The relation Luc(n) = Fib(n+1) + Fib(n-1) allows an easy conversion between Fibonacci and Lucas numbers, and computation of Luc(n) in O(log n) steps can reuse the Fibonacci code.
So with the representation of Fibonacci numbers given above, we find
(α - β)^2 * Fib(k) * Fib(n+3-k) = (α^k - β^k) * (α^(n+3-k) - β^(n+3-k))
= α^(n+3) + β^(n+3) - (α^k * β^(n+3-k)) - (α^(n+3-k) * β^k)
= Luc(n+3) - ((-1)^k * α^(2k) * β^(n+3)) - ((-1)^k * α^(n+3) * β^(2k))
using the relation α * β = -1.
Now, since α - β = √5 the summation k = 1, ..., n-1 yields
n-1 n-1 n-1
5 * ∑ Fib(k)*Fib(n+3-k) = (n-1)*Luc(n+3) - β^(n+3) * ∑ (-α²)^k - α^(n+3) * ∑ (-β²)^k
k=1 k=1 k=1
The geometric sums can be written in closed form, and a bit of juggling yields the formula
n-1
∑ Fib(k)*Fib(n+3-k) = [5*(n-1)*Luc(n+3) + Luc(n+2) + 2*Luc(n+1) - 2*Luc(n-3) + Luc(n-4)]/25
k=1
Steps to follow:
Define std::vector<int> and fill it with all fibonacci numbers which you need. Compute these numbers using dynamic programming; that is, make use of results which you already have computed.

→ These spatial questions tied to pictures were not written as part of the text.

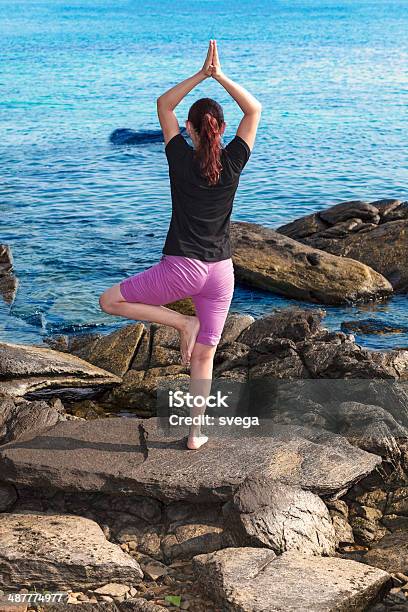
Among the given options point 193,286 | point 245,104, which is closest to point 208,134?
point 245,104

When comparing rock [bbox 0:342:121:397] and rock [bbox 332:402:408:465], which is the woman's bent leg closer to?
rock [bbox 332:402:408:465]

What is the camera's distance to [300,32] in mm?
99375

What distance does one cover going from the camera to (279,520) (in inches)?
296

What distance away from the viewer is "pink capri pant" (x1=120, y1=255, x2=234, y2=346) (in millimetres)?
7637

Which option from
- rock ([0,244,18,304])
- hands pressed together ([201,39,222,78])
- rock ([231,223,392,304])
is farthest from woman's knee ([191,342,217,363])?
rock ([0,244,18,304])

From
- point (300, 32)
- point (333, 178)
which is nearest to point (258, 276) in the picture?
point (333, 178)

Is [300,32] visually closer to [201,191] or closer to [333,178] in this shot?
[333,178]

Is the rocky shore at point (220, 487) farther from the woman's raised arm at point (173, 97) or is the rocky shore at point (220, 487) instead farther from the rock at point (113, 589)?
the woman's raised arm at point (173, 97)

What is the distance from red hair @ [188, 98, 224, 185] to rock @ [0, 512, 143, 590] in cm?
287

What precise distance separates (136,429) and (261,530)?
1846mm

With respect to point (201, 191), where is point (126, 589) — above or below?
below

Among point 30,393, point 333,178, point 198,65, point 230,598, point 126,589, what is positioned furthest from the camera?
point 198,65

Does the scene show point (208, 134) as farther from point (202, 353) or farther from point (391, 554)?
point (391, 554)

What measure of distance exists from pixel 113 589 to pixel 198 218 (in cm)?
282
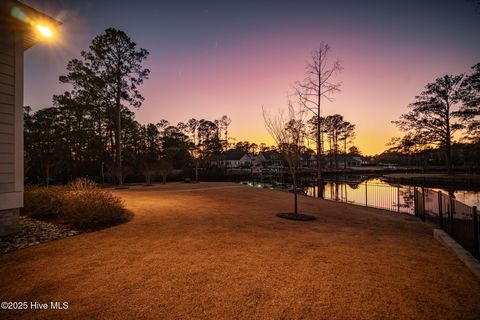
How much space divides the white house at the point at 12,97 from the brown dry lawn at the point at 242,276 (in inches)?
72.8

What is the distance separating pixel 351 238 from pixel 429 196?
5.88m

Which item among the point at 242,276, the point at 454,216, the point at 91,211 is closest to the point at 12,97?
the point at 91,211

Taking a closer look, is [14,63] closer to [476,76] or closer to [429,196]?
[429,196]

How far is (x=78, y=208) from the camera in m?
6.63

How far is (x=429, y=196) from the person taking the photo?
28.7 ft

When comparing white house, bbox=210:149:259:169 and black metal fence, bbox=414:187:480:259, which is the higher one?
white house, bbox=210:149:259:169

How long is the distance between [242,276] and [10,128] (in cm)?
701

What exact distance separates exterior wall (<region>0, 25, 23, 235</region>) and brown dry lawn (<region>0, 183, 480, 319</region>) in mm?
1783

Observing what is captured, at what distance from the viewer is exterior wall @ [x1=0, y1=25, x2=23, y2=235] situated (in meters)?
5.48

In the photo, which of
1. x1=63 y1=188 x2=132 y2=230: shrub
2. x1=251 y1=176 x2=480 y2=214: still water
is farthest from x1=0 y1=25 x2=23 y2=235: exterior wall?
x1=251 y1=176 x2=480 y2=214: still water

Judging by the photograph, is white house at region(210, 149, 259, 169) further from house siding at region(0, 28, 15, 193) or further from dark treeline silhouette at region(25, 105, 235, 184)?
house siding at region(0, 28, 15, 193)

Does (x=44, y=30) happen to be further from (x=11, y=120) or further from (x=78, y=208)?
(x=78, y=208)

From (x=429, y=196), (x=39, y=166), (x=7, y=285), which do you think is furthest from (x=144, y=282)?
(x=39, y=166)

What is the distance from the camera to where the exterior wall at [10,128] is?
18.0 ft
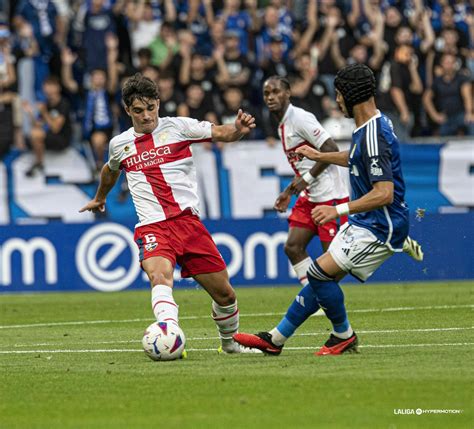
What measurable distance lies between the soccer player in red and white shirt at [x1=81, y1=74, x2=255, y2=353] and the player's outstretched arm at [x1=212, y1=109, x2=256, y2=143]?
1cm

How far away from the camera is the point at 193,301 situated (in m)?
18.9

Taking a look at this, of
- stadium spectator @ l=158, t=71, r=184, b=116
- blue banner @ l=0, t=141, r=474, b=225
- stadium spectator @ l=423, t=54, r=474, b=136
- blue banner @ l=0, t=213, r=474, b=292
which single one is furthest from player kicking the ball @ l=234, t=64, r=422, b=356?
stadium spectator @ l=423, t=54, r=474, b=136

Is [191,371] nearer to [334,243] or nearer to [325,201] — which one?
[334,243]

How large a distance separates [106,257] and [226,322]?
1021cm

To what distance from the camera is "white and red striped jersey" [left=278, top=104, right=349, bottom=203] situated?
15188 mm

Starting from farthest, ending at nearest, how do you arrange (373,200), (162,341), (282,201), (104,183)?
(282,201) < (104,183) < (162,341) < (373,200)

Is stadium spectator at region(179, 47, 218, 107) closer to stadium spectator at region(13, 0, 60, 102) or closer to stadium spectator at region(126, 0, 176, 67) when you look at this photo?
stadium spectator at region(126, 0, 176, 67)

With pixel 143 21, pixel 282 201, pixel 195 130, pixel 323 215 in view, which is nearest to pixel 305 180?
pixel 282 201

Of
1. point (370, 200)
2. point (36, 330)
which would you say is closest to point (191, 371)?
point (370, 200)

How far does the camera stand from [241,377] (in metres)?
9.59

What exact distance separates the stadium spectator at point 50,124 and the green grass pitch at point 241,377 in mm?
8490

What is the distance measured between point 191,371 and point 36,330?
17.2 feet

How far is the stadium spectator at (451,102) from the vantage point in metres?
24.8

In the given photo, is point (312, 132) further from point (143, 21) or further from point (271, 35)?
point (143, 21)
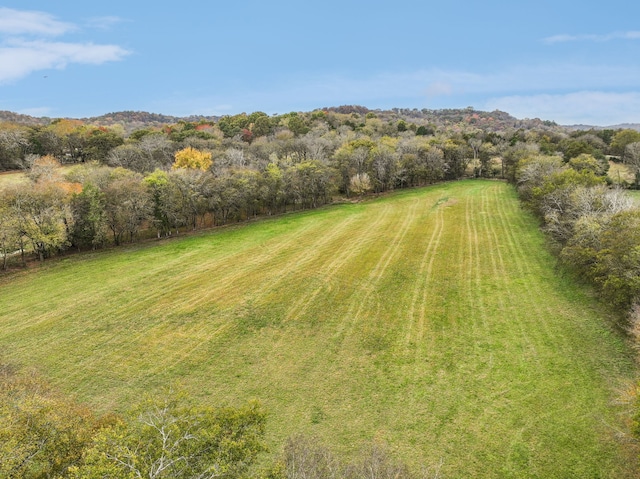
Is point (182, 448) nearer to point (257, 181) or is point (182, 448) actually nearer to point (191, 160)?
point (257, 181)

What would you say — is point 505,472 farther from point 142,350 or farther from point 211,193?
point 211,193

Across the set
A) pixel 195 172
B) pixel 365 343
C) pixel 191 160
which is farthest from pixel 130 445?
pixel 191 160

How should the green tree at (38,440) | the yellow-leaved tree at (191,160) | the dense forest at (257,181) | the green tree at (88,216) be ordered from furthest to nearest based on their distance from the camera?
the yellow-leaved tree at (191,160) < the green tree at (88,216) < the dense forest at (257,181) < the green tree at (38,440)

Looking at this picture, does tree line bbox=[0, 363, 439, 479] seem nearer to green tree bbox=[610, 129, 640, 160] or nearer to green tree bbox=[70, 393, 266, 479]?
green tree bbox=[70, 393, 266, 479]

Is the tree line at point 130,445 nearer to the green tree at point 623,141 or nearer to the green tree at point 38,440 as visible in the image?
the green tree at point 38,440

Don't compute the same value more than once!
Once you have the vector filled with all the numbers you need, apply the formula Fib(x) * Fib (n-x+3) in a loop and compute the sum of the products.
assuming f(n)=f(n-1)+f(n-2) for n>2 and f(1)=f(2)=1, f(0)=0
Let E(n)=sum(k=1 .. n-1, f(k)f(n-k+3)) and E'(n)=sum(k=0 .. n, f(k)f(n-k))
Clearly E(n)=E'(n+3) - ( f(0)f(n+3) + f(n)f(3) + f(n+1)f(2) + f(n+2)f(1) + f(n+3)f(0) )
On wolfram you'll find : E'(n)= (nL(n)-f(n))/5, with L(n)=f(n+1)+f(n-1)
from this :
5E(n)=(n+3)( f(n+4)+f(n+2) ) - 5(2f(n) + f(n+1) +f(n+2))
5E(n)=(n+3)( 4f(n+1)+3f(n) ) - 10f(n+1) -15f(n)
5E(n)= (4n+2)f(n+1) + (3n-6)f(n)
Should be simple to evaluate, the complexity should be the same as the fibonnaci algorithm used,
If I know what a Lucas number is, then I can use the identity...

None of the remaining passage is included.